INSTRUCTIONS TO FOLLOW:
Leave out the pictures and output exactly the lines below from the one with "Mazda Mazda 3 2020 2.5 i Sport Sedan Mt-10" down to the one with "SA Nuclear deal", both of them included.

GIVEN RECORDS:
⟨

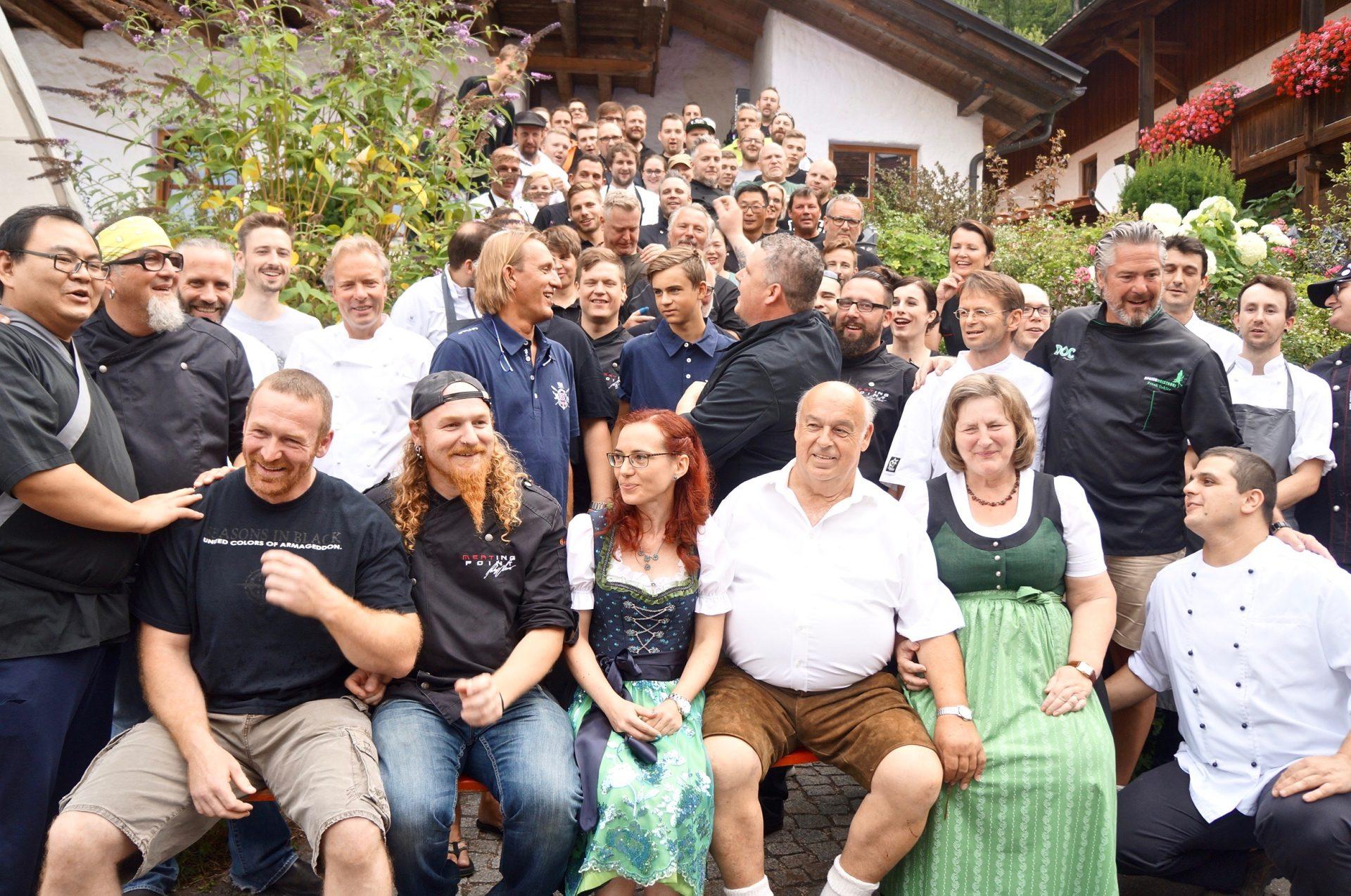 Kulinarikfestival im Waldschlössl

⟩
⟨

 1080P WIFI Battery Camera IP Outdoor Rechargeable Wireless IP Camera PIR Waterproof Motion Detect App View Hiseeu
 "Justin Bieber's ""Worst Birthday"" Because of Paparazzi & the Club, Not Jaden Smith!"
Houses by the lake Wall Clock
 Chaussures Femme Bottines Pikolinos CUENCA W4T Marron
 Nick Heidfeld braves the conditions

⟩
⟨

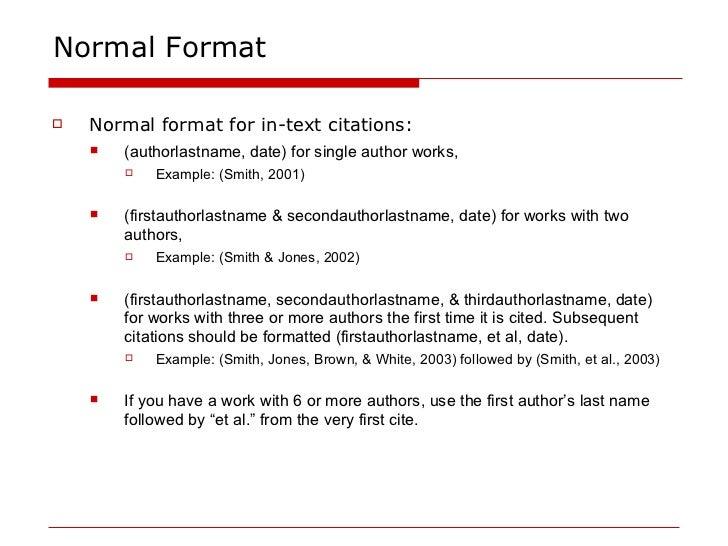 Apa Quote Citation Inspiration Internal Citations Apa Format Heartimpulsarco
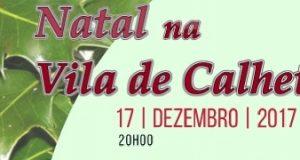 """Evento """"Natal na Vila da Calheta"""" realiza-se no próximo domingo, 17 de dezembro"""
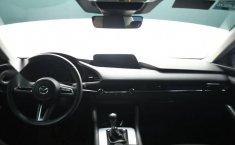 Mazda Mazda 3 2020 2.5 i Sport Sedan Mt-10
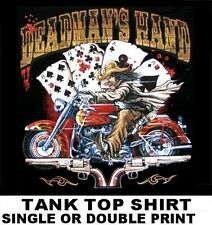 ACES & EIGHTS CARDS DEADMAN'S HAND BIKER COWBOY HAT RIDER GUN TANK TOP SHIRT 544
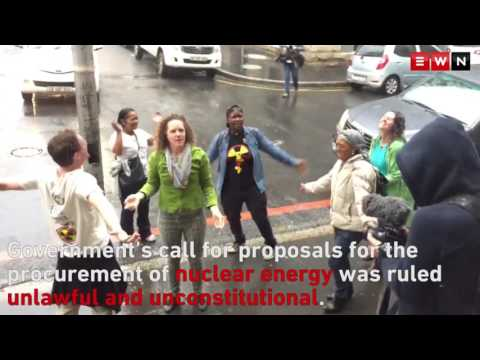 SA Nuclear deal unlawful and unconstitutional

⟩

TASK RESULT:
 Mazda Mazda 3 2020 2.5 i Sport Sedan Mt-10
 ACES & EIGHTS CARDS DEADMAN'S HAND BIKER COWBOY HAT RIDER GUN TANK TOP SHIRT 544
 SA Nuclear deal unlawful and unconstitutional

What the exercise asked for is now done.